A ces difficultés se greffe une dépréciation continue des titres scolaires. Le déclassement social, par rupture de la concordance entre niveau d’études et niveau d’emploi étant à présent « acquis » (et semblant irrémédiable), c’est maintenant l’accès à l’emploi lui-même qui est de plus en plus contrarié. Il ne sert à rien de répéter, comme l’a fait encore récemment l’Observatoire national de la Jeunesse, que les non-diplômés sont les plus pénalisés face à l’emploi (cette idée n’est pas neuve, et ne réussit qu’à scléroser le débat), le fait marquant est maintenant ailleurs : il est dans le glissement progressif des diplômés eux-mêmes sur la pente de l’exclusion (entre 7 à 10 % d’entre eux seraient aujourd’hui concernés), soit un doublement voire un triplement en vingt ans. Et il ne sert encore à rien de répéter qu’il y de « bons » et de « mauvais » diplômes (ce qui est certes vrai, mais pour combien de temps ?). Les jeunes diplômés, y compris ceux issus des Grandes Ecoles, ne sont plus à l’abri des difficultés d’insertion professionnelle (dans le meilleur des cas, celle-ci est retardée).
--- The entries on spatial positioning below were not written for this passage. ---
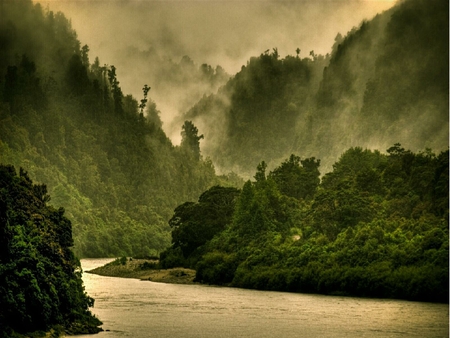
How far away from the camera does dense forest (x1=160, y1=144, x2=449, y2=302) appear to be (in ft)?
253

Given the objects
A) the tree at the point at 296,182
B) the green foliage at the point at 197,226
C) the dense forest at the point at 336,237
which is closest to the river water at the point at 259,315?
the dense forest at the point at 336,237

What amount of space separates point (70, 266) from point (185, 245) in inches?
2860

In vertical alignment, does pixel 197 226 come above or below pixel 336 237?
above

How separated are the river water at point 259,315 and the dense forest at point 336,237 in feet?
12.8

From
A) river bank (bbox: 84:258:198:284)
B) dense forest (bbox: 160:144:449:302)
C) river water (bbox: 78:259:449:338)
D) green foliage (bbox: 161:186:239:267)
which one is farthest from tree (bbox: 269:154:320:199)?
river water (bbox: 78:259:449:338)

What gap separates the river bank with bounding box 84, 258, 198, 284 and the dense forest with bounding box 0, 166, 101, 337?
56379mm

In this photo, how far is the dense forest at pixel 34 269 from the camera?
3547 centimetres

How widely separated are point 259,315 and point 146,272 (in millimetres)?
62314

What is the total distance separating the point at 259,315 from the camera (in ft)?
194

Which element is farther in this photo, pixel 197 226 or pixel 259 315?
pixel 197 226

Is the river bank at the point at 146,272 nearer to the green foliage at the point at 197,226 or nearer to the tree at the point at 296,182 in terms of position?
the green foliage at the point at 197,226

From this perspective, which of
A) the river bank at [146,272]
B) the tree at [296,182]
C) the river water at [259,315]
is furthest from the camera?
the tree at [296,182]

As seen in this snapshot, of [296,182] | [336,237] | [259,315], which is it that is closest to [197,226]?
[336,237]

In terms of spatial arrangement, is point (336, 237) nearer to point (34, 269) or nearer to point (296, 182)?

Nous gagnerions donc du temps à considérer avec courage que le diplôme, devenu boulimique avec la massification universitaire (il existe aujourd’hui plus de 4 000 diplômes nationaux), s’il reste protecteur, se fragilise de plus en plus. Les jeunes diplômés chômeurs se comptent aujourd’hui par millions de par le monde.
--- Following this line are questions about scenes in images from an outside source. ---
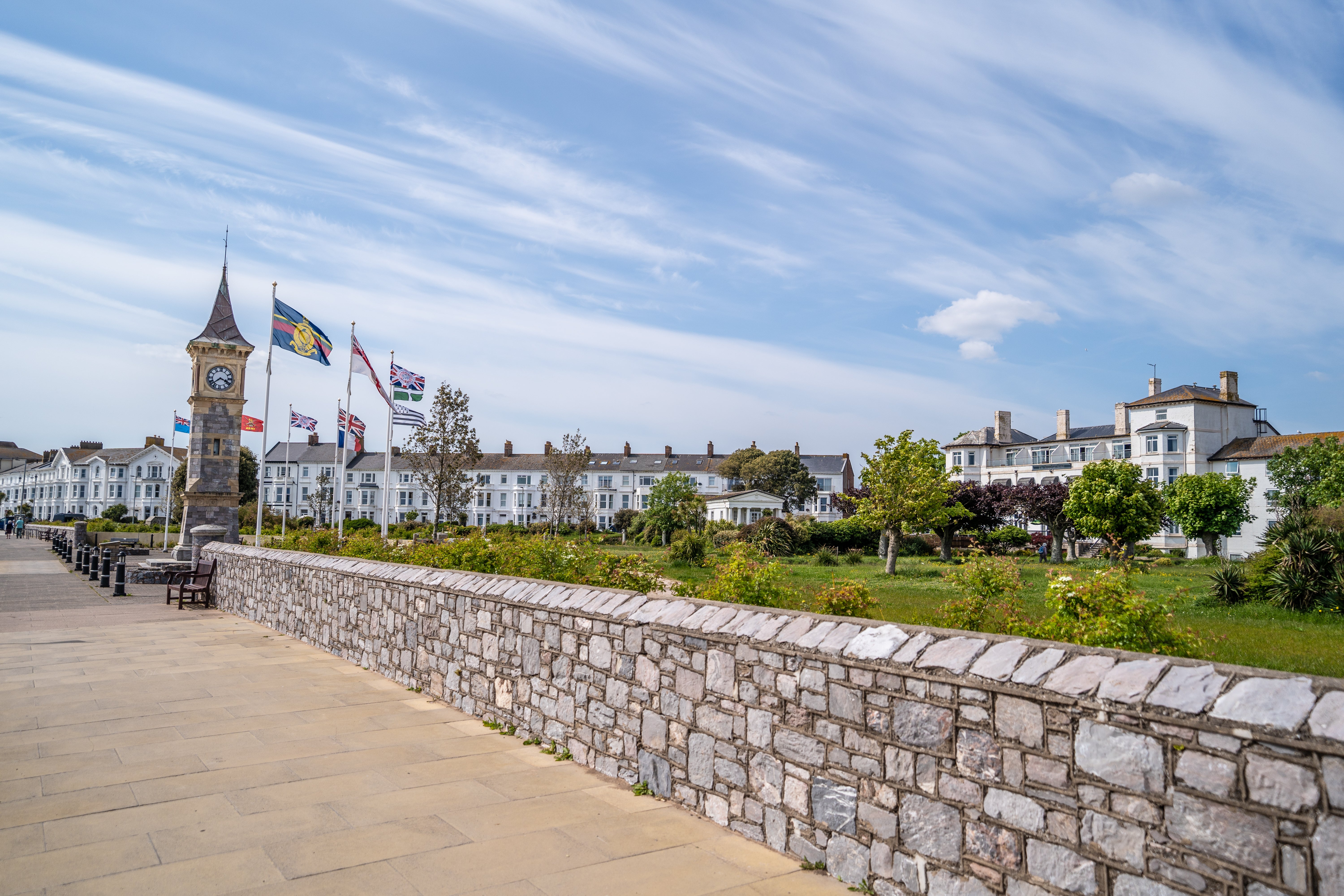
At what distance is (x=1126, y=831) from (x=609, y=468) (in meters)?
87.3

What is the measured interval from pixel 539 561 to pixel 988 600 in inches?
200

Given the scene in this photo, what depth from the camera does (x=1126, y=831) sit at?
318 cm

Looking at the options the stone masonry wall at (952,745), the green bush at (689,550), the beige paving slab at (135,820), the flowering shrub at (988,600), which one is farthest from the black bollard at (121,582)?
the flowering shrub at (988,600)

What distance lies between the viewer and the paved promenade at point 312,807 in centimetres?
438

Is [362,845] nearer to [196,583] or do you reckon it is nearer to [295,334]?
[196,583]

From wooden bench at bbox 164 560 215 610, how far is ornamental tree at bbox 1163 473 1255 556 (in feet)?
148

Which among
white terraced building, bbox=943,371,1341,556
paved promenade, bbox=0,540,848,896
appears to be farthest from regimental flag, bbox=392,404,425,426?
white terraced building, bbox=943,371,1341,556

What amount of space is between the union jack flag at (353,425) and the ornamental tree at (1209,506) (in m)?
40.6

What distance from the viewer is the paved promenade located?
14.4 ft

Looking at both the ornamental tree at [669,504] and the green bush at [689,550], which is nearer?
the green bush at [689,550]

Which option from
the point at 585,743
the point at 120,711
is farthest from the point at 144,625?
the point at 585,743

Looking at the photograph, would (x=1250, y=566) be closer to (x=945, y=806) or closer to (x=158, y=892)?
(x=945, y=806)

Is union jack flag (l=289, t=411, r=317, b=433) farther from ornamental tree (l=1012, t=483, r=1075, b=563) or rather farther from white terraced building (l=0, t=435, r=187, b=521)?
white terraced building (l=0, t=435, r=187, b=521)

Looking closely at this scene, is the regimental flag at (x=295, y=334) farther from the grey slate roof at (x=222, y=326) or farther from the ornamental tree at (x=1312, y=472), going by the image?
the ornamental tree at (x=1312, y=472)
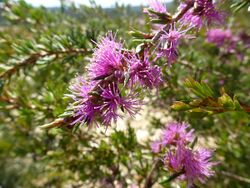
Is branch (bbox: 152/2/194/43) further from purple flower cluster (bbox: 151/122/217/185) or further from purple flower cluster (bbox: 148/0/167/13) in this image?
purple flower cluster (bbox: 151/122/217/185)

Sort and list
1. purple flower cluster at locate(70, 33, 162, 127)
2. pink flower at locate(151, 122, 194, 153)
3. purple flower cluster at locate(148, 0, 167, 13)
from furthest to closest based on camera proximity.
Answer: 1. pink flower at locate(151, 122, 194, 153)
2. purple flower cluster at locate(148, 0, 167, 13)
3. purple flower cluster at locate(70, 33, 162, 127)

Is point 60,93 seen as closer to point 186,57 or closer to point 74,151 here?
point 74,151

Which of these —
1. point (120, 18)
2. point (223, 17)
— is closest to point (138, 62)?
point (223, 17)

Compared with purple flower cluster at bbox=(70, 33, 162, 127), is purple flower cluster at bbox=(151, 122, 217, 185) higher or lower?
lower

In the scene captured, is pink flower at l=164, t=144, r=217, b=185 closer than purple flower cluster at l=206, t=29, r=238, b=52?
Yes

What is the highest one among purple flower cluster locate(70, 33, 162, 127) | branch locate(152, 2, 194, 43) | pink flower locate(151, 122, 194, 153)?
branch locate(152, 2, 194, 43)

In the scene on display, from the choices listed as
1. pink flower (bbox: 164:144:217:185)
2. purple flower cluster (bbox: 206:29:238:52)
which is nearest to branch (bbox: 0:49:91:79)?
pink flower (bbox: 164:144:217:185)

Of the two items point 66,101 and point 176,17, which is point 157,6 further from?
point 66,101

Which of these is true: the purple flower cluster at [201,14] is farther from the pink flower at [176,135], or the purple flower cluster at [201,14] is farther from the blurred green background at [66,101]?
the pink flower at [176,135]
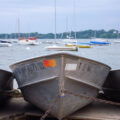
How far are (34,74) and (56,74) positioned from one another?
0.63 m

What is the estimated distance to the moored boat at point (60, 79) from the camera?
8.05 meters

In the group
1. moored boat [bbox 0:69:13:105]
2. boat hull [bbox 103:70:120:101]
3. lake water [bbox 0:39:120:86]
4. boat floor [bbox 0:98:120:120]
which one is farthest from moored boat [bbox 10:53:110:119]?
lake water [bbox 0:39:120:86]

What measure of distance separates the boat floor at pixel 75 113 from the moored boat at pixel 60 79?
0.86 feet

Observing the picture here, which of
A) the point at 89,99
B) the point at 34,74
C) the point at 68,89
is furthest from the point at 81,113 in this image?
the point at 34,74

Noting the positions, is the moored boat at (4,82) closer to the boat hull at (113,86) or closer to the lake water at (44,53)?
the boat hull at (113,86)

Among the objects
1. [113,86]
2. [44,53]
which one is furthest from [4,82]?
[44,53]

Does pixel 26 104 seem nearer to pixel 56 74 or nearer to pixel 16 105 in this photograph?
pixel 16 105

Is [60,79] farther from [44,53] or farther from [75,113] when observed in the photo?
[44,53]

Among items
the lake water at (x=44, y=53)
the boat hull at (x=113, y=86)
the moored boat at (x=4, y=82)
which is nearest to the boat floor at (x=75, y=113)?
the moored boat at (x=4, y=82)

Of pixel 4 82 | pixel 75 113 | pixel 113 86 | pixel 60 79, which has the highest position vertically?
pixel 60 79

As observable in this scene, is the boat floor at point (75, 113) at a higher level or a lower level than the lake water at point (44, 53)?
higher

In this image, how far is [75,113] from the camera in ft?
29.1

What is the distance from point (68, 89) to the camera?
8.22 meters

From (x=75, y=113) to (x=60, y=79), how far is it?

Plus encore qu’ailleurs, le diplôme est en France un leurre, une vaste escroquerie. Qui, de surcroît, n’évalue pas toujours les réelles compétences, ou toutes les compétences, des individus. Diplôme qui, enfin, pour l’employeur, n’est pas la valeur suprême, mais le simple préalable à… l’entretien d’embauche. Pour lui, le patron-souverain, face au jeune en quête d’un emploi, fut-il le premier, c’est d’abord l’expérience qui compte. Aucune offre désormais qui ne soit accompagnée de la mention : « expérience exigée ».
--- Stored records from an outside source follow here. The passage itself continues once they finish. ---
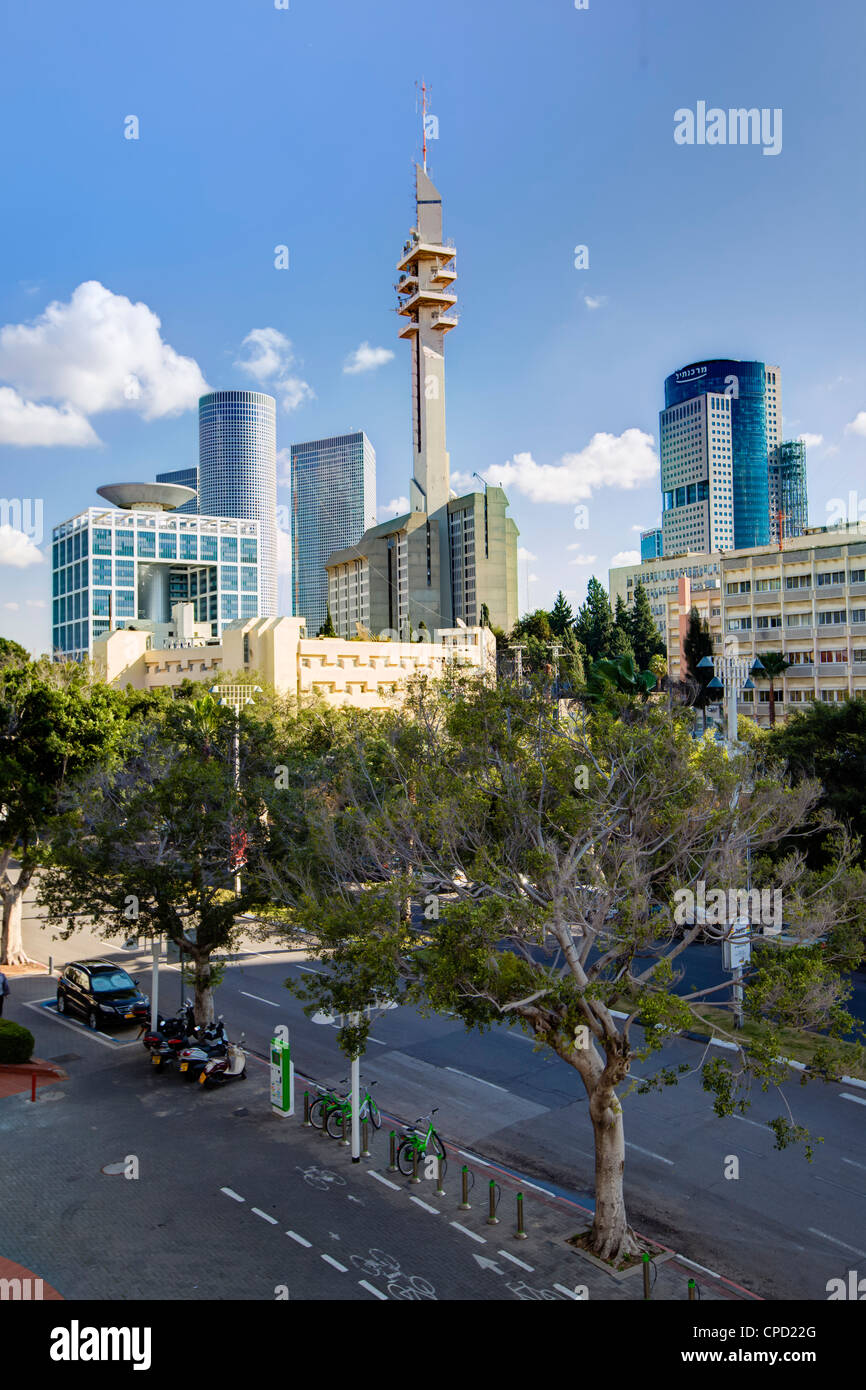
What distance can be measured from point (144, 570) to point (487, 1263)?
498 ft

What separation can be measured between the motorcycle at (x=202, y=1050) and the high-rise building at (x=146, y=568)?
127m

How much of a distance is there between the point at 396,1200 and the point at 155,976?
923 centimetres

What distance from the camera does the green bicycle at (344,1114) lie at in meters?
16.6

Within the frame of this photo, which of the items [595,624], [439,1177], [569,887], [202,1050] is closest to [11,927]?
[202,1050]

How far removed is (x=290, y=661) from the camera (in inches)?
1772

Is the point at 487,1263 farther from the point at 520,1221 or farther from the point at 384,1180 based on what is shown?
the point at 384,1180

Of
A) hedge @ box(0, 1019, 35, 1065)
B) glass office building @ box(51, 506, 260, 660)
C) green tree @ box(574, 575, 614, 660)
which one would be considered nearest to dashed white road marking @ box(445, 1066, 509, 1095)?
hedge @ box(0, 1019, 35, 1065)

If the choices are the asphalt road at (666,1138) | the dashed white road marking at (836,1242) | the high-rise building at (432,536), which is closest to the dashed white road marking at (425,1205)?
the asphalt road at (666,1138)

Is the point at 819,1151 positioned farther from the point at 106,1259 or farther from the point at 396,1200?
the point at 106,1259

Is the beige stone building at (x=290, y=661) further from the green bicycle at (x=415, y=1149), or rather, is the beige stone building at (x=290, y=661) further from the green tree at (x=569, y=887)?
the green bicycle at (x=415, y=1149)

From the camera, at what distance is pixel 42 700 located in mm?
26234

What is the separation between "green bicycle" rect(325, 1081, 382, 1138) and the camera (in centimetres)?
1656

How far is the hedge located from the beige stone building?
930 inches

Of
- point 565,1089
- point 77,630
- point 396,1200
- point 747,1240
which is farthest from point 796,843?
point 77,630
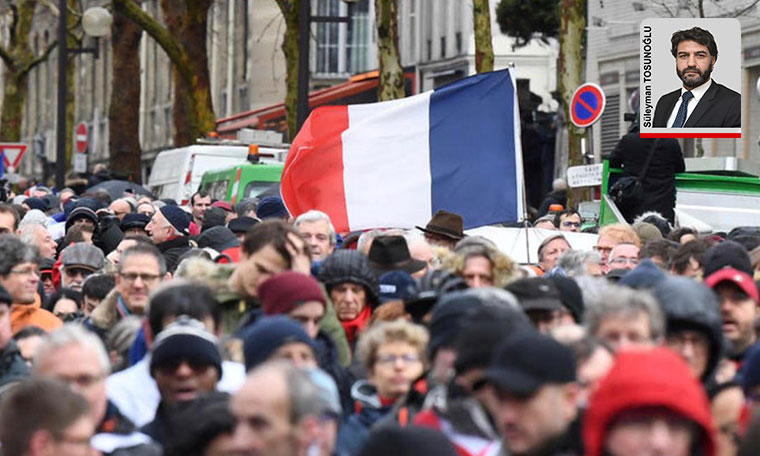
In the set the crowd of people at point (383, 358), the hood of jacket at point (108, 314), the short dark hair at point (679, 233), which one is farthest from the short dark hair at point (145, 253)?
the short dark hair at point (679, 233)

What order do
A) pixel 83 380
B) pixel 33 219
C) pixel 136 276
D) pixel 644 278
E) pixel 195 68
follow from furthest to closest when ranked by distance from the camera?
pixel 195 68
pixel 33 219
pixel 136 276
pixel 644 278
pixel 83 380

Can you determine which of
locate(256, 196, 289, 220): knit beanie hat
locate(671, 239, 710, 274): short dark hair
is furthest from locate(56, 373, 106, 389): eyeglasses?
locate(256, 196, 289, 220): knit beanie hat

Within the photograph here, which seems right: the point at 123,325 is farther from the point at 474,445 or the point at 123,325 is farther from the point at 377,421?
the point at 474,445

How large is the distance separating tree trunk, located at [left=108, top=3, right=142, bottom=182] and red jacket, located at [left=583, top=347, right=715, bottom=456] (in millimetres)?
39829

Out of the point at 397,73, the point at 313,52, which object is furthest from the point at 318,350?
the point at 313,52

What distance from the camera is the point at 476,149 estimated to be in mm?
15586

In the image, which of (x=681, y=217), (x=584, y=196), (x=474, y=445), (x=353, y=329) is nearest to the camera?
(x=474, y=445)

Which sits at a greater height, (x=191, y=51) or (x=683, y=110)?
(x=191, y=51)

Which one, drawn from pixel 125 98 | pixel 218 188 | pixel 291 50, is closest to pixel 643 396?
pixel 218 188

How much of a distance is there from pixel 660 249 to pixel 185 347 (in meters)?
5.13

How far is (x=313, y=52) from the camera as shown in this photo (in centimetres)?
5712

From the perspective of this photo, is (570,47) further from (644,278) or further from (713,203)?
(644,278)

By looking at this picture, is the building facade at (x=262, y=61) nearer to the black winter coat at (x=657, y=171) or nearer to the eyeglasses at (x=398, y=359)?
the black winter coat at (x=657, y=171)

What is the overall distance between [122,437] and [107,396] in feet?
1.75
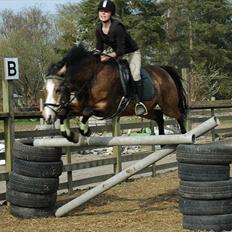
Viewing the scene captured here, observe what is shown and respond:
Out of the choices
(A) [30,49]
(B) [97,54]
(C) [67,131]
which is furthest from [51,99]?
(A) [30,49]

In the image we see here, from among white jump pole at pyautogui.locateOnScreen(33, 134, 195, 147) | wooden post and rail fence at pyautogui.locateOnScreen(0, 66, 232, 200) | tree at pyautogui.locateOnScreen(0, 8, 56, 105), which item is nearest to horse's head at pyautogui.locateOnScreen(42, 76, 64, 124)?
white jump pole at pyautogui.locateOnScreen(33, 134, 195, 147)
Alors, malgré les efforts tout aussi louables et constants des jeunes pour « s’en sortir », beaucoup perdent aujourd’hui patience ou confiance. Partout sur la planète, se lèvent, plus déterminés que jamais, des indignés, des révoltés, des révolutionnaires même, et ces derniers, à côté de leurs aînés, guère mieux lotis qu’eux, grondent contre cette misère accumulée, ces politiques impuissantes. Partout aussi, des « exilés volontaires », des jeunes quittant leur pays espérant meilleure fortune ailleurs.
Pour l’heure, et faisant un dernier détour par la France, nous pensons que la solidarité nationale doit continuer d’opérer. Et ce n’est pas faire preuve d’assistanat que d’aider les plus démunis par le versement de telle ou telle allocation pour les aider à vivre ou survivre : bourse d’étude, RSA… La plupart des gens, et des jeunes notamment, « ne le font pas exprès » de ne pas travailler. Ils aimeraient être comme les autres : des travailleurs, socialement reconnus. Comment donc, tandis que les portes de l’emploi sont largement fermées, dire à tous ces gens, à l’image de certains politiques, qu’ils se doivent impérativement de respecter la valeur-travail, d’admettre que le travail est un devoir ? Non, messieurs les politiques, le travail est un droit, et même un droit constitutionnel ; il est donc une obligation politique autant qu’une obligation économique.
Un conseil pour finir : n’accablons plus les « emplois aidés » qui seraient, a priori, des emplois « indignes ». En quoi de tels emplois, soutenus par l’Etat, seraient-ils des emplois inférieurs aux emplois d’entreprise – quand on sait que ces derniers sont très souvent des emplois précaires ? Pourquoi donc un contrat de 2 ou 3 ans offert par une association serait-il, par définition, un moins bon emploi qu’un emploi économique en CDD de six mois ? Ce n’est pas la nature de l’employeur qui importe mais la qualité du contrat, la durabilité de l’emploi. Ce sont les mécanismes de formation, les passerelles vers des activités professionnelles de « droit commun qui font souvent des « emplois aidés » de réels emplois d’avenir. Ce sont au contraire la précarité et l’absence de perspectives professionnelles qui font des emplois « marchands » des emplois en réalité défaillants.